Em 1993, nos alvores do fatídico 'processo de paz' para o Médio-Oriente, o escritor Philip Roth publicou um livro pouco lido e nada citado. Entende-se porquê. 'Operação Shylock' antecipava, com catorze anos de avanço, uma questão que saltou das páginas da ficção para os dramas da realidade: e se Israel passar por um 'segundo Holocausto', pulverizado por ataque nuclear? O cenário, em 1993 e para Roth, já não estava nessa possibilidade; estava na sua absoluta inevitabilidade, o que implicava saber como salvar os judeus de um fim certo. Roth concede uma resposta e a resposta não é aconselhável a estômagos sensíveis: a única forma de salvar os judeus de Israel passa pelo abandono de Israel. Se o "sionismo" criara o Estado judaico, caberia ao "diasporismo" dispersar os judeus. Para o autor, a criação do Estado judaico fora uma necessidade que cumprira o seu papel. Agora, caberia aos judeus de procedência europeia regressar ao velho continente e, através do regresso, evitar o extermínio. Por maior que seja o anti-semitismo dos europeus de hoje, ele será menor, e menos letal, do que os desejos genocidas que imperam no Médio-Oriente.

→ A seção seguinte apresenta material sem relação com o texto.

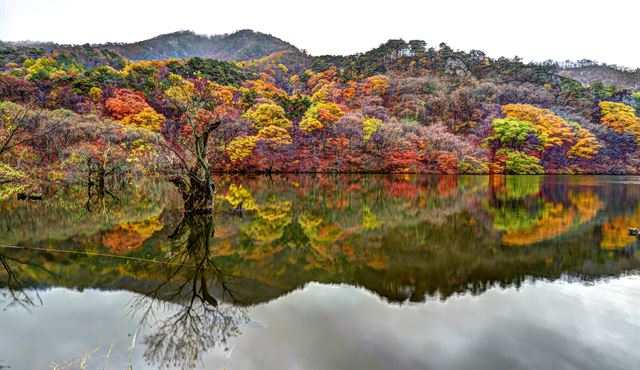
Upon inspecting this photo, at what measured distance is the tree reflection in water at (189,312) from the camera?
15.3 ft

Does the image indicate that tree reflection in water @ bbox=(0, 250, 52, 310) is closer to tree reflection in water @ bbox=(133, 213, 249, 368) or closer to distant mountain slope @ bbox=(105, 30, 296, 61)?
tree reflection in water @ bbox=(133, 213, 249, 368)

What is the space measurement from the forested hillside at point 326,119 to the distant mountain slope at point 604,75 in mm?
37810

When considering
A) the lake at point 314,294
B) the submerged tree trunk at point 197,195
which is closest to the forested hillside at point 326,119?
the submerged tree trunk at point 197,195

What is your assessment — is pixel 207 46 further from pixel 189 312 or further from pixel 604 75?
pixel 189 312

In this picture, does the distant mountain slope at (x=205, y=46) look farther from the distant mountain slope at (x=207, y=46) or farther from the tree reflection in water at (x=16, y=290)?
the tree reflection in water at (x=16, y=290)

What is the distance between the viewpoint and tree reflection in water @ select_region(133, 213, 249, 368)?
4.67 meters

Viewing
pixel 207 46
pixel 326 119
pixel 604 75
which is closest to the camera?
A: pixel 326 119

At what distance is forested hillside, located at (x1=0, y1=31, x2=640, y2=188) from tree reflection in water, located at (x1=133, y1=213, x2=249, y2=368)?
1746 centimetres

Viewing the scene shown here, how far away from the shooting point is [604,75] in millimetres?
106062

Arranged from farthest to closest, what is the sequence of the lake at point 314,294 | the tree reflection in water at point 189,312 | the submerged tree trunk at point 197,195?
the submerged tree trunk at point 197,195 < the tree reflection in water at point 189,312 < the lake at point 314,294

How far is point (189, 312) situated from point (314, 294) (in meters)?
2.08

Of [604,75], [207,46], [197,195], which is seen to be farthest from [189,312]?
[207,46]

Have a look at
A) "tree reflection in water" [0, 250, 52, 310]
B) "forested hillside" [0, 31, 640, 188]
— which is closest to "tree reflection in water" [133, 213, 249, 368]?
"tree reflection in water" [0, 250, 52, 310]

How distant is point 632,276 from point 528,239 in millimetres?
3085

É impossível não pensar neste esquecido e desconfortável livro quando se contempla a telenovela iraniana e as respostas do mundo a ela. Só esta semana, o Oxford Research Group veio publicamente repetir o cardápio conhecido: com alvos fora do alcance militar e a impossibilidade de travar o processo no futuro, um ataque ao Irão é inviável. A solução passa pelo 'diálogo', partindo do pressuposto de que o 'diálogo', que não resultou no passado, acabará por resultar no futuro.

Talvez resulte. Talvez não resulte. Mas, se não resultar e o Irão chegar impunemente à bomba, aos judeus de Israel só restará mesmo fazer uma coisa: as malas.

A montanha e o rato

Espectáculo admirável: o Governo apresenta os seus princípios para 'reformar' a Administração Pública e os sindicatos soltam leves rosnidos para consumo interno. No essencial, Governo e sindicatos parecem viver numa harmonia bucólica, que seria crime beliscar. Coisa estranha. Quando José Sócrates chegou ao poder, a ideia, se bem me lembro, era reduzir 75 mil funcionários da Administração Pública, um passo caridoso para emagrecer um Estado balofo e perdulário. Mas havia um problema: como despedir 75 mil funcionários sem levar com os sindicatos e o país em cima? A solução, se merece o nome, foi não encontrar nenhuma: passar os trabalhadores para contratos individuais de trabalho pode contentar na forma; não altera na essência, porque os trabalhadores continuarão a ser inamovíveis. Verdade que Teixeira dos Santos garante que dois anos de incompetências várias darão lugar a processo e, quem sabe, a despedimento. Trocado por miúdos, o que o ministro nos diz é que é necessário ser praticamente um "serial killer" para que o Estado comece a cortar onde realmente dói.

Aqueles que acreditaram na Administração Pública como 'a mãe de todas as reformas' devem começar a recolher as bandeiras. A montanha do Rato ameaça parir um.